Materials and Methods

Specimen Sampling in Collections

We sampled dry-pinned specimens deposited at the national collection of forest insects held at the National Forest Office (ONF) in Quillan (Aude, France). Most samples lacked information on collecting methods and reagents used for preservation. We therefore selected specimens based only on their collection date, favoring those samples collected as recently as possible. Specimens belonged to species known to occur in France (http://saprox.mnhn.fr/) but not yet barcoded (Pentinsaari et al., 2014; Hendrich et al., 2015; Rougerie et al., 2015). We focused our sampling on species from the French Pyrenees where we are carrying out a metabarcoding analysis of forest biodiversity (CLIMTREE project). Tissue samples were placed in 96-well plates.

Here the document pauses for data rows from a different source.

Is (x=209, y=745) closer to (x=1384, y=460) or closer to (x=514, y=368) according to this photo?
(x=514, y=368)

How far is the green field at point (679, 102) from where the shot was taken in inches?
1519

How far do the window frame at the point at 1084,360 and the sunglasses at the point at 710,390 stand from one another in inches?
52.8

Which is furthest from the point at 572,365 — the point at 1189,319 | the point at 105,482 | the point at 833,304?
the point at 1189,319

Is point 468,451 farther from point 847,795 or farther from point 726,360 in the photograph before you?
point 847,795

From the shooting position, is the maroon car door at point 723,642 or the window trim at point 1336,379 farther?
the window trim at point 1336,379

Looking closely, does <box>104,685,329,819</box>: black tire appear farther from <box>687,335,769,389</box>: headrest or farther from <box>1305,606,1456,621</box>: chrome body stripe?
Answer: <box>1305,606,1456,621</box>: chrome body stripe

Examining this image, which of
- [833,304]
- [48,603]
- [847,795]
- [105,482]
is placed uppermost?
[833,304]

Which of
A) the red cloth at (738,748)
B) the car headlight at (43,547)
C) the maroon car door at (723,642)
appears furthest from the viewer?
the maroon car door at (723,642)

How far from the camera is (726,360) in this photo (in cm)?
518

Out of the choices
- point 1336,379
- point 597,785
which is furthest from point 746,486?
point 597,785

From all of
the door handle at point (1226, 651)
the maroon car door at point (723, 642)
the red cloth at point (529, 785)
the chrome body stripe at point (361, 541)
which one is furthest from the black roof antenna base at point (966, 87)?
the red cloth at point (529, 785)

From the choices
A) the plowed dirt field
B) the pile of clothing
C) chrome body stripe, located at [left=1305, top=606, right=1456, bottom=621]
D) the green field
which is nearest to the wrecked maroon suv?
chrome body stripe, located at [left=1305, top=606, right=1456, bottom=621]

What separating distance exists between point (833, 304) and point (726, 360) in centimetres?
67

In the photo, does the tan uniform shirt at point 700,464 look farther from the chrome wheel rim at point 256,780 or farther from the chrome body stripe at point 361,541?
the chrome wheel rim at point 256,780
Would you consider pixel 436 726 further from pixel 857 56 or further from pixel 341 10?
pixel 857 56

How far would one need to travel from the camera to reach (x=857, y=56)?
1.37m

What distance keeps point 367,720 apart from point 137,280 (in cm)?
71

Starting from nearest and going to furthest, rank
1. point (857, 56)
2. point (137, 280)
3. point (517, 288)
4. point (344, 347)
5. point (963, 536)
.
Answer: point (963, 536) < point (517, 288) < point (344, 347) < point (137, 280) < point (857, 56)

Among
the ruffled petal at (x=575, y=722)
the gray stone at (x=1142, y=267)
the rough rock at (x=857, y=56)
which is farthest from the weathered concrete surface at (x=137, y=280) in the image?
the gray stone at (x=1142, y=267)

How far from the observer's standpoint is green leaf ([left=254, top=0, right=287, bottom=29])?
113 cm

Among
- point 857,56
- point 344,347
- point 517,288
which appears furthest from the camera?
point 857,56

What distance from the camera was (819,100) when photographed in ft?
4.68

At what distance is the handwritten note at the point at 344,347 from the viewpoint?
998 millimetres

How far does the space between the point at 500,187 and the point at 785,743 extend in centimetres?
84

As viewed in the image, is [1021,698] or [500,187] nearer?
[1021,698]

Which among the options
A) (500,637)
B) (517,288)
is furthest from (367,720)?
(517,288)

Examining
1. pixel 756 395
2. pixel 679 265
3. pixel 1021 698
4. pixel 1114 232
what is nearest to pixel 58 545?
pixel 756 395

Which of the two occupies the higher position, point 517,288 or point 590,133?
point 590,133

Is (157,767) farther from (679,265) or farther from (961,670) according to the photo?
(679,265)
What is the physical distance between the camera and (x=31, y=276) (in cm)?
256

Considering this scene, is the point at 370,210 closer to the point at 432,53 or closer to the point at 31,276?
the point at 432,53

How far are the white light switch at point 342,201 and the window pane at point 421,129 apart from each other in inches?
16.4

For each individual, a midleg was sampled, except for Dorcatoma and Stagetus spp. for which an abdomen was taken after genitalia removal, due to the lack of significant diagnostic characters for taxonomic identification and the higher amount of tissue it provides. Sampling was done using sterilized forceps. Collecting data were compiled into a standard Darwin Code spreadsheet and vouchers were photographed using either a 14MP 1/2.3″ APTINA CMOS Sensor U3CMOS mounted on a stereomicroscope, or a Nikon D7200 with an AF-S DX NIKKOR 18-300MM F/3.5-5.6G ED VR Lens for the biggest individuals.

DNA Extraction and Illumina Library Preparation

DNA extraction of 521 individuals belonging to 343 species and 42 families sampled in six 96-well plates was carried out at the Service de Systématique Moléculaire (SSM) at the MNHN in Paris, using Macherey-Nagel NucleoSpin^® 96 tissue kit following manufacturers protocol using either a semi-automated procedure with an Eppendorf Liquid Handling Workstation epMotion^® 7075 VAC, or a manual approach through successive centrifugations.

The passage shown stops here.